# HOW TO COMPLETE THIS TASK:
If a line in the records below holds the string "United", count it, and state only the final count.

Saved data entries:

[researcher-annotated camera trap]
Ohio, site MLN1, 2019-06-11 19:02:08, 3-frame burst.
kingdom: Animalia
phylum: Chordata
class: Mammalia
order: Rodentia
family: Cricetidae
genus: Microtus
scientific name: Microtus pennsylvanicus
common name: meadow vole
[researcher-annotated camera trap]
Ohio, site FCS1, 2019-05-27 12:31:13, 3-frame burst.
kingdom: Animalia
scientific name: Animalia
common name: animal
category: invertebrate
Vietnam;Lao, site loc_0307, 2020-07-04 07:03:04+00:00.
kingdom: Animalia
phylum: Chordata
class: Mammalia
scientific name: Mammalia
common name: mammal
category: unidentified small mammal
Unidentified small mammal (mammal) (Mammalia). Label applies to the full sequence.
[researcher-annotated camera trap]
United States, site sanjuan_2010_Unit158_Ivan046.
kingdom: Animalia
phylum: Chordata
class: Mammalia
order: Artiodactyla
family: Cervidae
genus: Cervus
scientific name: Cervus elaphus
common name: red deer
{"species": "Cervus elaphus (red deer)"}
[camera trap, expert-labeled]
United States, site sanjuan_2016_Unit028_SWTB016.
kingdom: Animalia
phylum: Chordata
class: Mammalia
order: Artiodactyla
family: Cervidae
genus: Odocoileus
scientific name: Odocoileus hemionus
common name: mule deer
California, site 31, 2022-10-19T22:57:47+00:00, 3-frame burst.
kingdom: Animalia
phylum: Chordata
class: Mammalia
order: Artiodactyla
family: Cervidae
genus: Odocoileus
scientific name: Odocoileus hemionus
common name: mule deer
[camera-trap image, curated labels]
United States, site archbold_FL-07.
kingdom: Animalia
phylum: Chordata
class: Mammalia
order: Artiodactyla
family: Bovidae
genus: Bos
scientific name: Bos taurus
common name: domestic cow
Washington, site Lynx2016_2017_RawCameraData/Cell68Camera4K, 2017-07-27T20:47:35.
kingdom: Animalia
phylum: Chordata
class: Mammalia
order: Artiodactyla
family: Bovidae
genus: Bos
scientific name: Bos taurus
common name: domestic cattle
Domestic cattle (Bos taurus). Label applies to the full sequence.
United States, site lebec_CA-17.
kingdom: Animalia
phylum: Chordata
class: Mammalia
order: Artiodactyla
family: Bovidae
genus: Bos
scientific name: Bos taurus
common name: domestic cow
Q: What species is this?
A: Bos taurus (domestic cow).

# ANSWER TO THIS EXERCISE:
4